Importantly, make your claims about your artifacts concrete. This is especially important if you think that these claims differ from the expectations set up by your paper. The AEC is still going to evaluate your artifacts relative to your paper, but your explanation can help to set expectations up front, especially in cases that might frustrate the evaluators without prior notice. For example, tell the AEC about difficulties they might encounter in using the artifact, or its maturity relative to the content of the paper.
Packaging Methods
Authors should consider one of the following methods to package the software components of their artifacts (although the AEC is open to other reasonable formats as well):
- Source Code: If your artifact has few dependencies and can be installed easily on several operating systems, you may submit source code and build scripts. However, if your artifact has a long list of dependencies, please use one of the other formats below.
- Virtual Machine/Container: A virtual machine or Docker image containing the software application already set up with the right toolchain and intended runtime environment. For example:
- For raw data, the VM would contain the data and the scripts used to analyze it.
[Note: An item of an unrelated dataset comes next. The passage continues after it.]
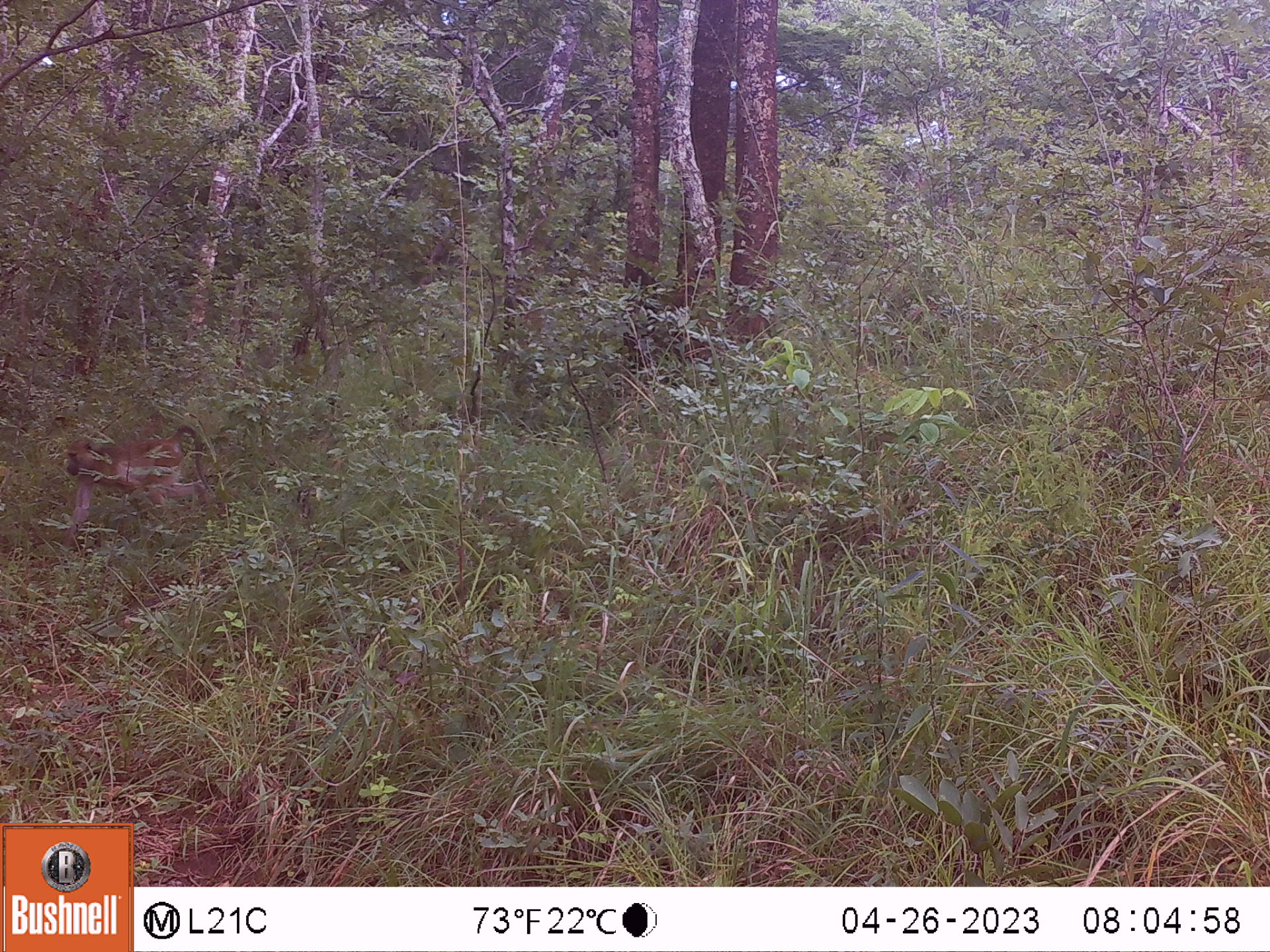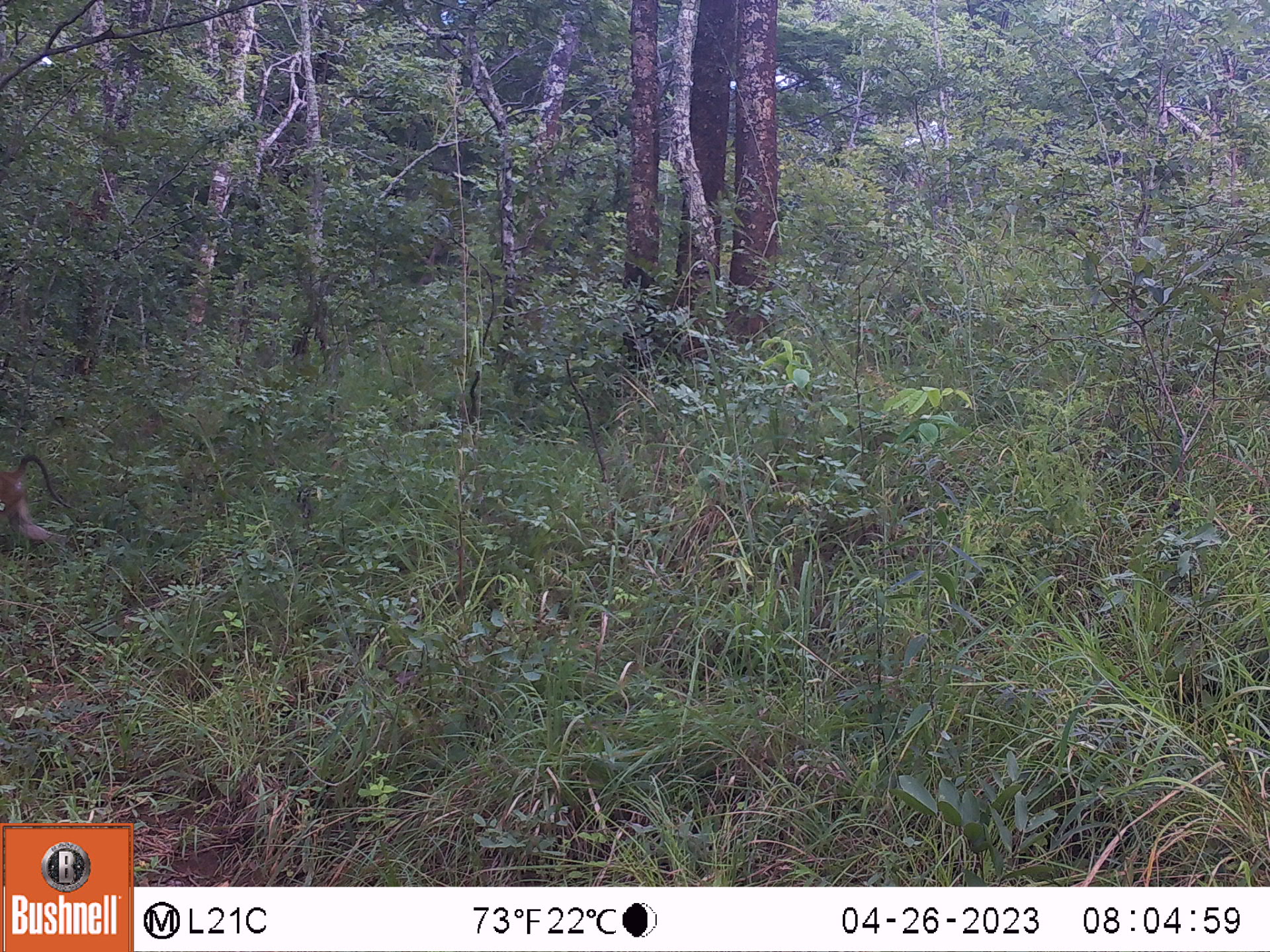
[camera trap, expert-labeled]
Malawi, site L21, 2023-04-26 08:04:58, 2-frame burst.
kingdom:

- For a mobile phone application, the VM would have a phone emulator installed.
- For mechanized proofs, the VM would contain the right version of the relevant theorem prover. We recommend using a format that is easy for AEC members to work with, such as OVF or Docker images. An AWS EC2 instance is also possible.
- Binary Installer: Indicate exactly which platform and other run-time dependencies your artifact requires.
- Live Instance on the Web: Ensure that it is available for the duration of the artifact evaluation process.
- Internet-accessible Hardware: If your artifact requires special hardware (e.g., GPUs or clusters), or if your artifact is actually a piece of hardware, please make sure that AEC members can somehow access the device. VPN-based access to the device might be an option.
Preparation Sources
There are several sources of good advice about preparing artifacts for evaluation:
- HOWTO for AEC Submitters, by Dan Borowy, Charlie Cursinger, Emma Tosch, John Vilk, and Emery Berger
- Artifact Evaluation: Tips for Authors, by Rohan Padhye
- SIGOPS articles on award winning artifacts [1] and [2]
- Github CSArtifacts Resources
Badging Process FAQ
Is participation in the badging process mandatory?
No. Participation in the badging process is voluntary. Please choose which badges you wish to apply for in the AD/AE Appendices Form.
Artifact Evaluation will only occur for accepted papers who have applied for an appropriate badge. The badge will be assigned after the artifact evaluation process is over.
What is the set of badge labels that a paper can apply for?
- Artifacts Available
- Artifacts Evaluated-Functional
- Results Reproduced
- No badge
Will SC host the artifacts of reproduced papers?
Authors are responsible to host their artifacts, whether reproduced or not. We suggest using one of the following platforms: Zenodo, FigShare, Dryad, Software Heritage for sharing their artifacts with the AD/AE Committee. The SC Reproducibility Initiative does not have any place to permanently host what we reproduce and/or review. So any work done to badge artifacts will not be hosted on a longer term.